Extracted information: Begin

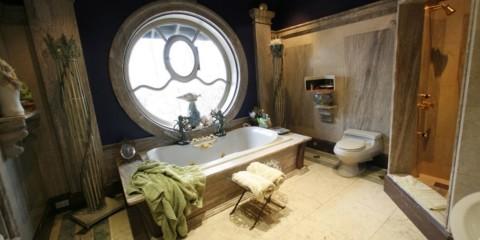 Grande salle de bain style antique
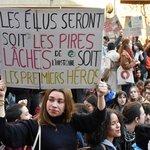 Studenti škol protestují proti nedostatečné ochraně klimatu v Paříži.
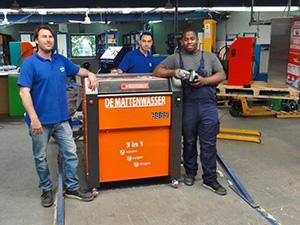 Tequiero (r) met Bas Oldenmark en medewerker
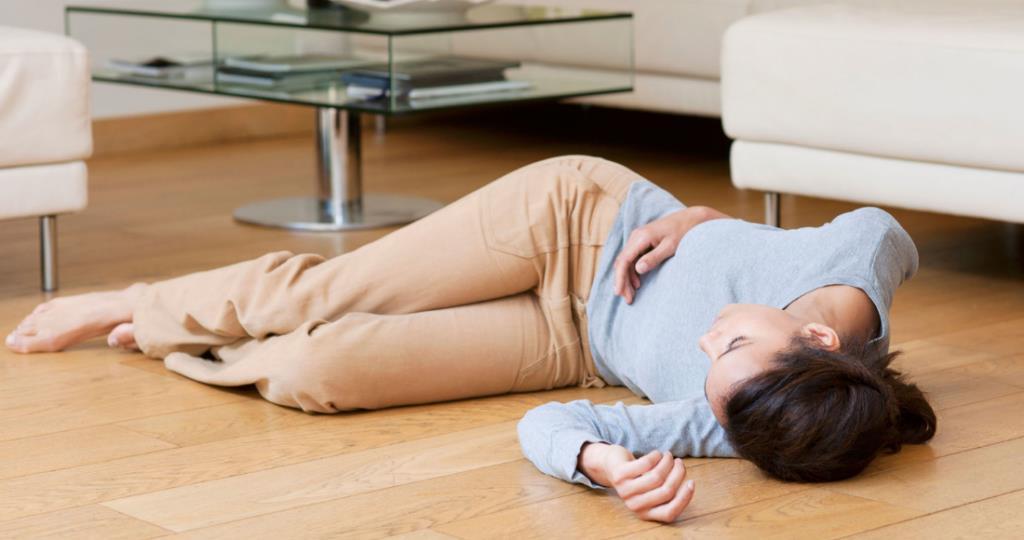 Втрата свідомості з судомами ніг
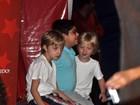 Filhos de Angélica e Huck vão a evento infantil com seguranças e babá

Extracted information: End

The task
Start with the line holding "Tequiero (r) met Bas Oldenmark en medewerker" and repeat exactly every line through the final line of the records above, but no pictures and nothing more.

Worked solution
 Tequiero (r) met Bas Oldenmark en medewerker
 Втрата свідомості з судомами ніг
 Filhos de Angélica e Huck vão a evento infantil com seguranças e babá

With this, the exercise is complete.